## Extracted text
★ ★ ★ ★ ★ ★ ★
Florida jury awards widow billions after her husband dies of lung cancer from smoking. (Photo by azrasta/Creative Commons)

Florida jury awards widow billions after her husband dies of lung cancer from smoking. (Photo by azrasta/Creative Commons)

By Ashley Lopez
Florida Center for Investigative Reporting

This week a Florida jury imposed punitive damages of $23.6 billion on the country’s second largest cigarette company, R.J. Reynolds.

The lawsuit was filed by Cynthia Robinson of Pensacola. Her husband, Michael Johnson, died of lung cancer in 1996 at the age of 36 after years of up to three packs a day since the age of 13.

According to the Associated Press,

The case is one of thousands filed in Florida after the state Supreme Court in 2006 tossed out a $145 billion class action verdict. That ruling also said smokers and their families need only prove addiction and that smoking caused their illnesses or deaths.

Last year, Florida’s highest court re-approved that decision, which made it easier for sick smokers or their survivors to pursue lawsuits against tobacco companies without having to prove to the court again that Big Tobacco knowingly sold dangerous products and hid the hazards of cigarette smoking.

The damages a Pensacola jury awarded Friday to Cynthia Robinson after a four-week trial come in addition to $16.8 million in compensatory damages.

Robinson individually sued Reynolds, the country’s No. 2 cigarette maker, in 2008 on behalf of her late husband, Michael Johnson Sr. Her attorneys said the punitive damages are the largest of any individual case stemming from the original class action lawsuit.

“The jury wanted to send a statement that tobacco cannot continue to lie to the American people and the American government about the addictiveness of and the deadly chemicals in their cigarettes,” said one of the woman’s attorneys, Christopher Chestnut.

Defendants of the company said the damages awarded are excessive. Experts said the decision will likely to be rejected on appeal or the award will be reduced to substantially less than $23 billion.

Reuters reported the award “likely falls outside the boundaries for punitive damages that the U.S. Supreme Court has laid down in a series of cases.”

According to Reuters:

Nobody thinks the $23 billion is going to remain,” said Richard Daynard, a law professor at Northeastern University and the chair of its Tobacco Products Liability Project.
★ ★ ★ ★ ★ ★ ★
## Directions
a) Rewrite the part of the tobacco verdict article that opens with the words containing "The case is" and closes with "illnesses or deaths.", putting "Florida Supreme Court" in place of "state Supreme Court".
b) According to the tobacco verdict article, in what year and at what age did Michael Johnson die of lung cancer?
c) Condense the paragraph of the tobacco verdict article that begins "Last year, Florida’s highest court" into a shorter version that keeps its main facts.
The material after this point is separate from the tobacco verdict article.

## Source data
★ ★ ★ ★ ★ ★ ★
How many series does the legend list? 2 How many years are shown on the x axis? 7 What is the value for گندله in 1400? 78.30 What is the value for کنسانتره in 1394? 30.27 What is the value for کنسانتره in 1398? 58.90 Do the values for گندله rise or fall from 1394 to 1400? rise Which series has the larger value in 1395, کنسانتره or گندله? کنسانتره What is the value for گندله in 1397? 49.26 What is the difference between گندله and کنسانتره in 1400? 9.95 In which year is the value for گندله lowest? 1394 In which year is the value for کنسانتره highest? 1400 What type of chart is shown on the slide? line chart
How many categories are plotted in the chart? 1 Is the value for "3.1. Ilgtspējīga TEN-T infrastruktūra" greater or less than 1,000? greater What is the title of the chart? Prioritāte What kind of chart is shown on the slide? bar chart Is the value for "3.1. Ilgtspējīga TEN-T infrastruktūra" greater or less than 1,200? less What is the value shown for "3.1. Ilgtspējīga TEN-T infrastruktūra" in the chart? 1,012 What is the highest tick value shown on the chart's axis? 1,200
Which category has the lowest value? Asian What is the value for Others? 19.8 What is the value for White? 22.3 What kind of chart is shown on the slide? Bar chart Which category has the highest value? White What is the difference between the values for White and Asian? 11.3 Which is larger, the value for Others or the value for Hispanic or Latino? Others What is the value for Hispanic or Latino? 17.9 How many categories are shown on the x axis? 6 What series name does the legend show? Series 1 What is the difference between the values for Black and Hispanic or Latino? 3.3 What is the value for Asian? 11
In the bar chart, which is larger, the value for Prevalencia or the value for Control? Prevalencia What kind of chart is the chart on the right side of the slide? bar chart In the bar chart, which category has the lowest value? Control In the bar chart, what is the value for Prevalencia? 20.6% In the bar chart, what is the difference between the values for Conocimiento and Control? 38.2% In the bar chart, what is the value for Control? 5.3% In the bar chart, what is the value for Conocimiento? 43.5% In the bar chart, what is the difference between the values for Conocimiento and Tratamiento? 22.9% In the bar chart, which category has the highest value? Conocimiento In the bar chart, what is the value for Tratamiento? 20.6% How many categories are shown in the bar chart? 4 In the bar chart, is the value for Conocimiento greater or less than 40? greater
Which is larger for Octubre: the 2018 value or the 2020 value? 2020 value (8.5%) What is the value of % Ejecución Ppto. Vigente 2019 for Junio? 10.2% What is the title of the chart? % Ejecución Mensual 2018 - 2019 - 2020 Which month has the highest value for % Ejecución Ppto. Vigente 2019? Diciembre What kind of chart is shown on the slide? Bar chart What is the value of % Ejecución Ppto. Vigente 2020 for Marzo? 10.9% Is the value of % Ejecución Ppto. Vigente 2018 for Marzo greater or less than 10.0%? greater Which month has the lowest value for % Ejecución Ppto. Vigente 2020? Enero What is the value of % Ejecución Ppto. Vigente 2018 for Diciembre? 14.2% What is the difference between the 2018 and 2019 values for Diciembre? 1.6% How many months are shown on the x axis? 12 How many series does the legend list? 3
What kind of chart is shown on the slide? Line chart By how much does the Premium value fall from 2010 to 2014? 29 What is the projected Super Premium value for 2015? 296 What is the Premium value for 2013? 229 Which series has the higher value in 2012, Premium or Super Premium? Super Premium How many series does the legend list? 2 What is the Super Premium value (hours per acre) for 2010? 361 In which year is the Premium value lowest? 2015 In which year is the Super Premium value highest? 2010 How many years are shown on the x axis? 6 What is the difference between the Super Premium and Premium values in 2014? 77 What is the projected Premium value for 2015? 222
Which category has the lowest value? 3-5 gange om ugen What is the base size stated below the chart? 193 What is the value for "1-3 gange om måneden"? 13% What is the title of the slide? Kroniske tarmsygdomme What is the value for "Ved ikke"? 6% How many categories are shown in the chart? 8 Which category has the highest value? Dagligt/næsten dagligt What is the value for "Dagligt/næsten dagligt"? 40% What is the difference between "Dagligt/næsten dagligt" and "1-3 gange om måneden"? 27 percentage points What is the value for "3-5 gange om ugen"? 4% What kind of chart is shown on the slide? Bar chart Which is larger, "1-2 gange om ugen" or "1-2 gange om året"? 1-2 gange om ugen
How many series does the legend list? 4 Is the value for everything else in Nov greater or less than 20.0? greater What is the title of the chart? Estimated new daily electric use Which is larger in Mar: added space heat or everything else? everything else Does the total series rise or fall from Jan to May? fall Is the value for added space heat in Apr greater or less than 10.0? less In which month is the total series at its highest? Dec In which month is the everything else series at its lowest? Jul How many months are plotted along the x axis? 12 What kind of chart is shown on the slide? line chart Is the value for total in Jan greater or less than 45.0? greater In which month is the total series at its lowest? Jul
★ ★ ★ ★ ★ ★ ★
## Expected responses
a)
The case is one of thousands filed in Florida after the Florida Supreme Court in 2006 tossed out a $145 billion class action verdict. That ruling also said smokers and their families need only prove addiction and that smoking caused their illnesses or deaths.

b) He died in 1996 at the age of 36.

c) Last year, Florida's highest court re-approved that decision. Sick smokers or their survivors can now sue tobacco companies more easily, without proving again that Big Tobacco knowingly sold dangerous products and hid the hazards of smoking.